Francesco respirou fundo.
-- Ele a escondeu, não é?
Ela fez um gesto de assentimento com a cabeça.
-- Pensando bem, foi melhor assim. Arthur tinha seus motivos para não querer me expor e o maior deles era Donatela.
Ele a fitou.
-- Se ele tivesse assumido o Eduardo desde o início, muitos problemas teriam sido evitados. Inclusive entre você e Kristen -- Francesco sorriu suavemente -- Mas agora é tarde, não adianta ficarmos remoendo os acontecimentos do passado, o passado ficou lá atrás e não poderá mais voltar, vamos pensar no presente para melhorar o futuro.
Luciana assentiu com a cabeça ao ver a expressão de ânimo no rosto dele. Porém, se Arthur tivesse assumido o filho, será que ela e Kristen teriam se envolvido emocionalmente? Provavelmente, não.
-- O senhor está certo, vamos cuidar do presente -- ela sorriu, um pouco desanimada. Pensar no presente e no futuro sem Kristen, a arrasava -- Antes de conversarmos sobre a morte do Arthur, quero mostrar uns documentos para o senhor.
Kristen pegou os óculos escuros e sentou-se numa das confortáveis espreguiçadeiras perto da piscina. Esticada na espreguiçadeira, com o sol diretamente sobre ela, sentiu-se bem, apesar do antagonismo disfarçado em todas as coisas que Donatela lhe dissera. Às onze horas, Rick trouxe uma jarra cheia de suco de laranja gelado.

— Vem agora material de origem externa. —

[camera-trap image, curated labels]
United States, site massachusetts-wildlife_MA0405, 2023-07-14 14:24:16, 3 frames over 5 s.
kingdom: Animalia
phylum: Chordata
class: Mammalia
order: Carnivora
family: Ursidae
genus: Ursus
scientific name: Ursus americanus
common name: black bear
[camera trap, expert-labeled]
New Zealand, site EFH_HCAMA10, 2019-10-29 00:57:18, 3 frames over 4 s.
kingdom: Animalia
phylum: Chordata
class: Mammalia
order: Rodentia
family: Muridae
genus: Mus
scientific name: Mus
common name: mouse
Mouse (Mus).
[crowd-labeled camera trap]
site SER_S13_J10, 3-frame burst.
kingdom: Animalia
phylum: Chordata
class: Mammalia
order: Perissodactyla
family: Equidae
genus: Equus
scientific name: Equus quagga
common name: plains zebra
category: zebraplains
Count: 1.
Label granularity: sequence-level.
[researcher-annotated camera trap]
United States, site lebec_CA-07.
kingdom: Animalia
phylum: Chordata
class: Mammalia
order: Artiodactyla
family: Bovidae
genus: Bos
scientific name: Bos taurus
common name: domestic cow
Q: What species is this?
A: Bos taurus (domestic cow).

-- Vai se torrar, sua louca.
Kristen deu de ombros, mas não fez objeções, quando ele trouxe um guarda-sol colorido para protegê-la e depois saiu. Estava saboreando o segundo copo de laranjada, quando escutou barulho de saltos nos ladrilhos e se virou. Uma moça vinha vindo em sua direção. Era mais alta do que Luciana, mas não tão alta quanto ela, com cabelos escuros longos e traços serenos e bonitos. Usava um vestido sem alças, estampado de amarelo e azul, que valorizava seu bronzeado. Kristen desconfiou imediatamente de que era a vizinha do apartamento 202. Kristen ergueu o corpo para se levantar.
-- Por favor, não se levante -- a voz dela era quente e amável.
-- Tudo bem?
-- Tudo, sou Vera do 202. Como vai? -- ela sentou-se na espreguiçadeira mais próxima e puxou a saia sobre os joelhos.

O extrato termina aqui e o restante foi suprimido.